A debate on the internal and external damage inflicted on the African National Congress by Jacob Zuma’s rape trial will top the agenda of the party’s national executive committee (NEC) meeting in a fortnight’s time.
Four senior ANC leaders, three of them members of the NEC, confirmed that the NEC had decided last weekend to scrutinise the trial fallout, which has heightened divisions over the presidential succession.
There has been a mounting call from tripartite alliance leaders, and analysts, for the ANC to begin managing the leadership crisis in its ranks, ahead of its national conference next year.
Last weekend’s NEC meeting was convened to consider Zuma’s letter to Kgalema Motlanthe, ANC secretary general, signalling his readiness to resume his party leadership positions following his rape acquittal.
The NEC accepted Zuma’s request, but went to some length to contain the trouble caused by trial revelations that Zuma had had sex with an HIV-positive woman, and persistent suggestions that the trial was part of a state-sponsored campaign, driven by Minister of Intelligence Ronnie Kasrils and former national director of public prosecutions Bulelani Ngcuka, to scotch Zuma’s presidential ambitions.
”The ANC finds that there is no basis to suggestions that any member of the ANC encouraged the complainant in the rape case to lay a charge against the ANC deputy president. Allegations against [Kasrils] and [Ngcuka] in this regard are without substance,” the NEC said after the meeting.
The planned debate at the next NEC encounter is understood to be the beginning of a drive to contain factional infighting in the ANC.
”This experience [Zuma’s rape trial] places a particular responsibility on the leadership and the membership of the democratic movement, and on society more broadly, to work to reinforce in practice the founding principles and values of our democratic society,” said the NEC statement.

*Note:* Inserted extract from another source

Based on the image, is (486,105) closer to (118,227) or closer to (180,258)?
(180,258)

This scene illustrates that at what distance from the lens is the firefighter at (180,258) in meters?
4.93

Political heat in the ruling alliance reached new levels this week with the release of a 42-page South African Communist Party discussion document, which openly criticises President Thabo Mbeki’s leadership style and its effect on the alliance.
The document suggests that the core values of the ANC have been usurped by ”a technocratically orientated presidential centre, organically remote from a popular power base,” and that there is an urgent need to ”rebuild … an ANC that is capable of leading popular struggles on the ground, an ANC in which organisation and popular politics are reconnected”.
Zuma, seen as a people’s president, is seen by many ANC supporters as the leader who can reclaim the party from the Mbeki camp.
While the SACP has publicly insisted that it will support the ANC’s presidential choice, the document says it is considering contesting elections in its own right.
The party said it was extremely concerned about ”the crises of corruption, factionalism and personal careerism inherent in trying to build a leading cadre based on … capitalist values and on a symbiosis between the leading echelons of the state and emerging black capital”.
The document is likely to up the ante in the succession battle. Mbeki has come under increasing fire, and has been increasingly disabled, by criticism of his ”powerful presidential centre” and ”attempted modernisation of the ANC [that] has involved a deliberate strategy to marginalise the SACP and the Congress of South African Trade Unions … to provoke a walkout from the alliance”.